- _YOUR OBJECTIVE_: All that should come back is the lines of the data below from the one containing "Tilman Zülch wird" to the one containing "نماي از بالاي ساختمان های لوکس", inclusive, exactly as they stand.

- _TASK INPUT_:
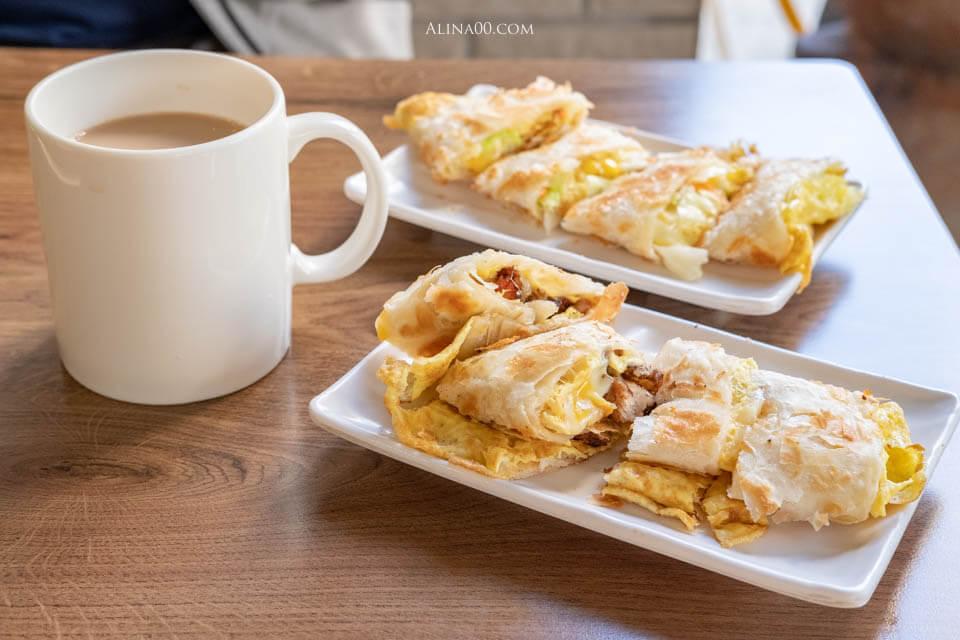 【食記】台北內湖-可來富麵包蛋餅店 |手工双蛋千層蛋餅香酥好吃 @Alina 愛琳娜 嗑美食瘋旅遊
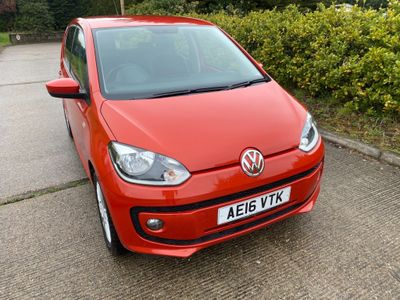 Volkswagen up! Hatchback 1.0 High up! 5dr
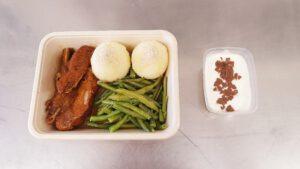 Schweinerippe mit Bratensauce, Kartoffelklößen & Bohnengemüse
==
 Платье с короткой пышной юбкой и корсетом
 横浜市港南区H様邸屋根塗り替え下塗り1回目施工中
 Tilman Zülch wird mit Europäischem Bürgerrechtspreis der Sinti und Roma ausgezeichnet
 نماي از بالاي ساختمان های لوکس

- _TASK OUTPUT_:
 Tilman Zülch wird mit Europäischem Bürgerrechtspreis der Sinti und Roma ausgezeichnet
 نماي از بالاي ساختمان های لوکس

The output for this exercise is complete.